Bryan-Michael Cox | The Soul of Sincerity

Grammy-award winning songwriter/producer Bryan-Michael Cox works with a dazzling constellation of artists that includes Monica, Destiny’s Child, Whitney Houston, Fantasia Barrino, Mary J. Blige, Omarion, Ciara, Amerie, Fergie and Toni Braxton. A seven-time SESAC Songwriter of the Year, a 2009 inductee in the Georgia Music Hall of Fame (where he joins legends like Ray Charles, Johnny Mercer and Otis Redding), Cox is the co-writer of massive hits like Usher’s “Burn.” “Confessions, Pt. 2” and “U Got It Bad”; Mary J. Blige’s “Be Without You,” and Mariah Carey’s “Don’t Forget About Us.”

Bryan-Michael CoxCox says inspiration arrives when artists talk about their lives. “It’s one thing to come in with a song, but it’s another thing to write something that the artist can relate to. But if they can relate to the song, then their listeners can relate to them.” He notes that his background as a pianist informs his melodic sensibilities. “That’s why I like so many genres of music: I live and die by the melody.”

In Houston, Texas, Cox attended the High School for the Performing and Visual Arts. Moving to Georgia, he enrolled as a music major at Clark Atlanta University and landed an unpaid music industry internship. Eventually, he met producer Jermaine Dupri, whom he credits for teaching him the difference between production and songwriting.  “JD taught me to let the song breathe. It’s about people singing along.”

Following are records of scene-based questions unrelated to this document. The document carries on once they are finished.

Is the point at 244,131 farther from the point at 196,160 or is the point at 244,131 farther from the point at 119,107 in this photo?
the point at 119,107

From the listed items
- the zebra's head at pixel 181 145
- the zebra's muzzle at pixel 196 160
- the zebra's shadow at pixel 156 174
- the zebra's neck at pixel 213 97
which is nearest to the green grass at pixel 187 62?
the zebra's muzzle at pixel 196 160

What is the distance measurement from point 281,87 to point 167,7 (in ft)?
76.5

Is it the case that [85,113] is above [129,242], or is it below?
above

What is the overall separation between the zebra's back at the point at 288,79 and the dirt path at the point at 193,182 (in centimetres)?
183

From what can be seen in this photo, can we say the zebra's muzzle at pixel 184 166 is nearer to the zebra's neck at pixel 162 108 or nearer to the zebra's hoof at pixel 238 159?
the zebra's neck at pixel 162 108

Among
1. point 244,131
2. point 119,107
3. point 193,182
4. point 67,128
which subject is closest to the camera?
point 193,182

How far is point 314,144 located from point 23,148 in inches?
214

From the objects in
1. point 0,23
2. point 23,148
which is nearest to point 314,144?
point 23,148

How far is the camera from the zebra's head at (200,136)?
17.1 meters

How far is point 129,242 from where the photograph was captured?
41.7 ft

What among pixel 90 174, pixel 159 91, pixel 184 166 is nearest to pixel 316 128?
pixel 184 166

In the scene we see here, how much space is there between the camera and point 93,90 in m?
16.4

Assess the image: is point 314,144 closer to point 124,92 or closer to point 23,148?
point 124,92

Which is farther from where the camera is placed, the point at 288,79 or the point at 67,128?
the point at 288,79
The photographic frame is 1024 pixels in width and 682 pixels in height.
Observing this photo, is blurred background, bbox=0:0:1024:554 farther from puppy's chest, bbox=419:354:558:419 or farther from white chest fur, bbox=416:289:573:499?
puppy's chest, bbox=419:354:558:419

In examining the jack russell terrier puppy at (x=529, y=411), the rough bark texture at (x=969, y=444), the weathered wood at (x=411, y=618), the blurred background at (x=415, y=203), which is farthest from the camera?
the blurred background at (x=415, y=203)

Many of Cox’s signature hits have been with female artists. He says that growing up in a household full of women provided a special perspective. “My mom had eight sisters and they all had daughters. I was around them all the time. I heard everybody’s struggles, and trials and tribulations with whatever men they were in love with. I was able to tap into that and to figure things out.”

Cox is currently tracking his debut as an artist. “It’s been in the works for a minute and I’m almost there,” he notes. “Someone asked me a long time ago, ‘Why don’t you make an album?’ I said, ‘Because I don’t have anything to say as an artist.’ All of a sudden, I started writing songs and I have something to say. I’m not signed to a label yet, so I’m taking my time.”

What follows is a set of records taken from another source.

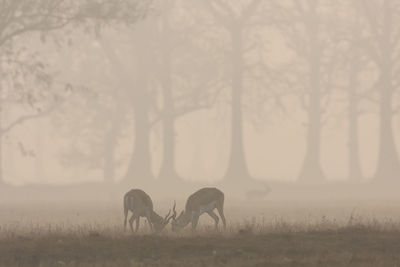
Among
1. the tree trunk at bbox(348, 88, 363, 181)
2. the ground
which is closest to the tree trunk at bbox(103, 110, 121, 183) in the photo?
the tree trunk at bbox(348, 88, 363, 181)

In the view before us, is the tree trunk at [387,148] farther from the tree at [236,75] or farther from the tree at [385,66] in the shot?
the tree at [236,75]

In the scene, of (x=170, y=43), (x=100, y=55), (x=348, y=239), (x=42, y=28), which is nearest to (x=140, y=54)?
(x=170, y=43)

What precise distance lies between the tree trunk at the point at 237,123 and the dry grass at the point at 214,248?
41.7 metres

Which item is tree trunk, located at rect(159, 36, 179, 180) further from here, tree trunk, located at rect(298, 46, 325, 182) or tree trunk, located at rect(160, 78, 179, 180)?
tree trunk, located at rect(298, 46, 325, 182)

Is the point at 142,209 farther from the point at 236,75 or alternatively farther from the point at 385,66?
the point at 385,66

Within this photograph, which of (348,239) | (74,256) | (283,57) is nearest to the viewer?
(74,256)

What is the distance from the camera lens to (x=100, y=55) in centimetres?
7481

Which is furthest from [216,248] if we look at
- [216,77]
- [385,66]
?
[216,77]

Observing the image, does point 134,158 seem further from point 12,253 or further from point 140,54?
point 12,253

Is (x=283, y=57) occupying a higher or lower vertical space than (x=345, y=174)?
higher

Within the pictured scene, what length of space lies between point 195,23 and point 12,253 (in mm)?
50909

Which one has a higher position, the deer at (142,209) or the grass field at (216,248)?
the deer at (142,209)

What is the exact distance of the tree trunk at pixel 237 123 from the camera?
63.0m

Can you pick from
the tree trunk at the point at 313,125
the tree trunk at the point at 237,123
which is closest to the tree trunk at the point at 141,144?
the tree trunk at the point at 237,123
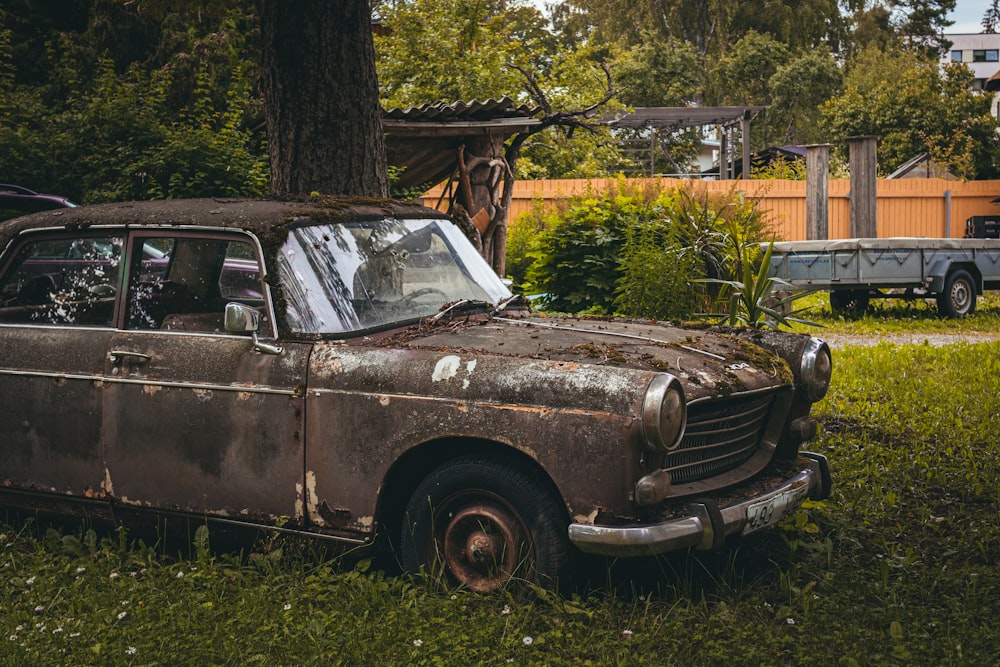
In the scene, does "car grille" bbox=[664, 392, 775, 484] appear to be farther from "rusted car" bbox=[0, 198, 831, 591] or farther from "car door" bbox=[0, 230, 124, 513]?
"car door" bbox=[0, 230, 124, 513]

Meanwhile, Cox fans can watch his new online video diary, The Studio Exposed where, on the show’s premiere episode, he reveals that staying in the consciousness of the industry is a prerequisite to his measure of success. “It’s a balance,” he affirms. “I would love to be in the studio all day, but you have to interact, to keep your relationships solid.” Introduced to the organization by his mentor, Greg Curtis, and signed when he was 16 years old, Cox maintains an enduring bond with SESAC. “Coming up as a developing writer, I would have been lost in the sauce at the other organizations,” he says. 

For songwriters, Cox observes that channeling creativity into a commercial craft is a key career component. “Write from your heart, but know that you are in direct competition with other songs. You want to be creative and artistic and be true to that, but you want to make money, too. Don’t sell yourself out. Stay true and put it in a commercial package so people can digest it.”